Data section below:

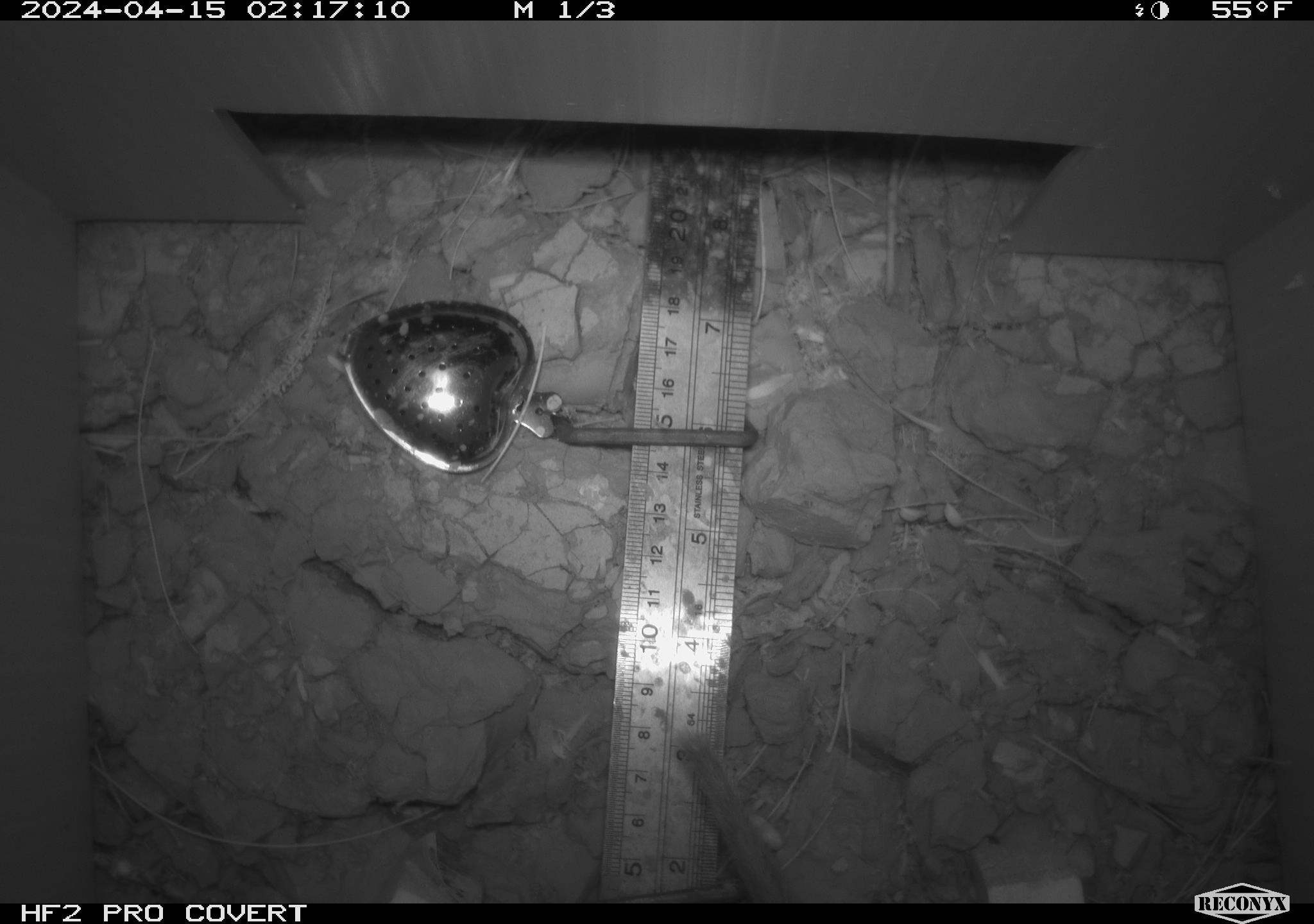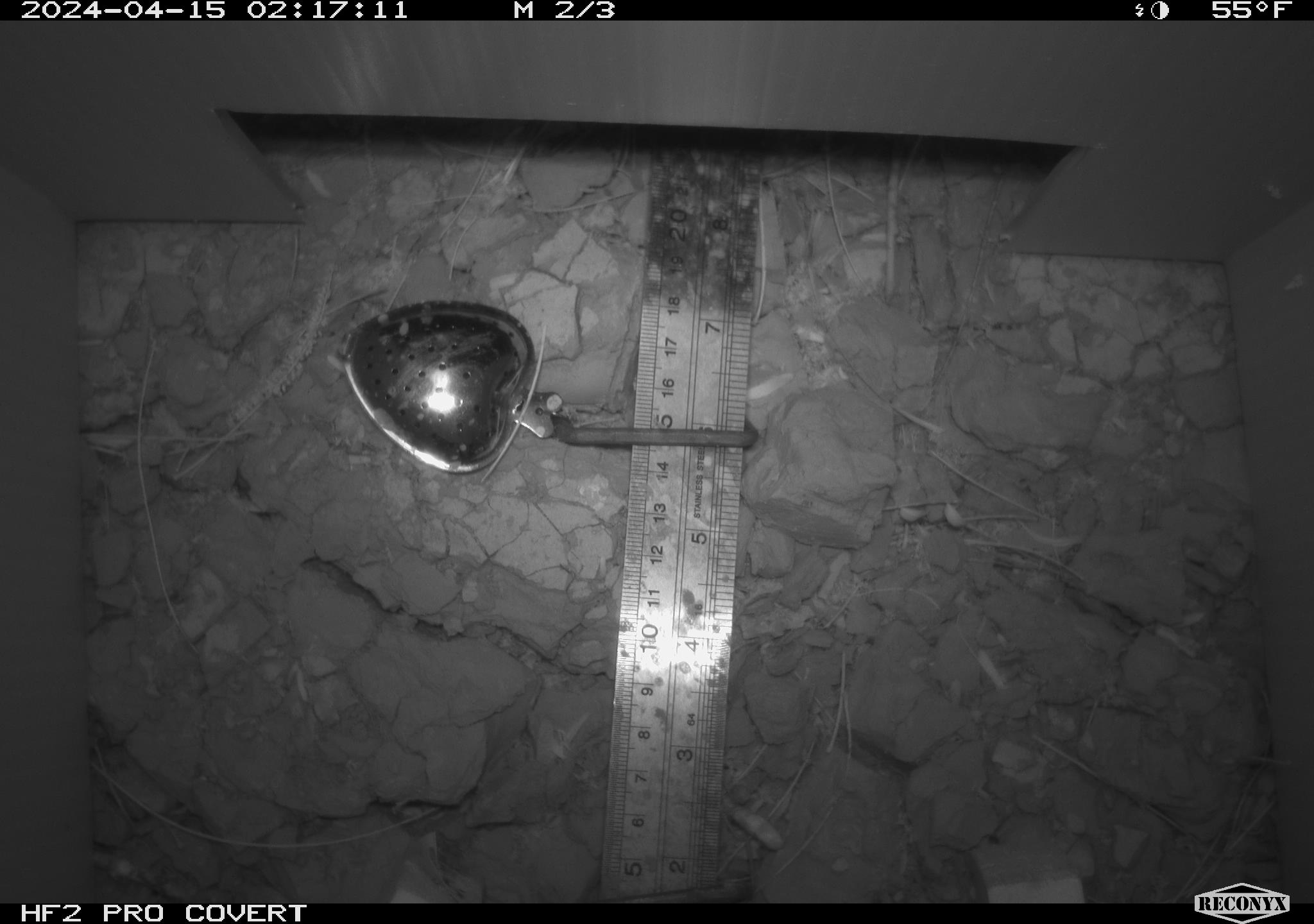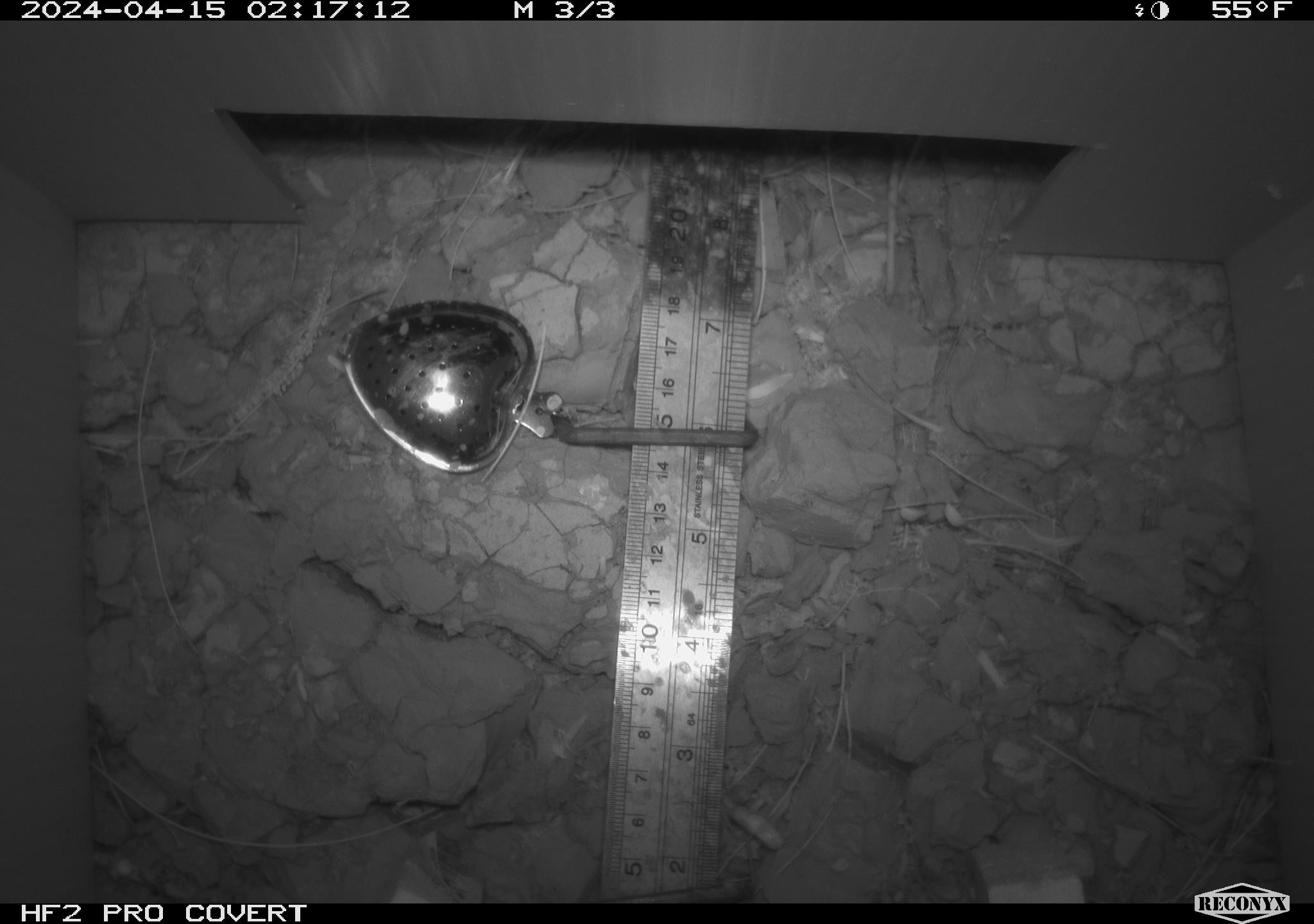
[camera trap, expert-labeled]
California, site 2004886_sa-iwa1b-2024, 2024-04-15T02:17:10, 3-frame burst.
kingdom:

End of Data section.

Problem statement:
Word for word, return the listing above; the pictures do not belong in the copy.

Expected answer:
[camera trap, expert-labeled]
California, site 2004886_sa-iwa1b-2024, 2024-04-15T02:17:10, 3-frame burst.
kingdom:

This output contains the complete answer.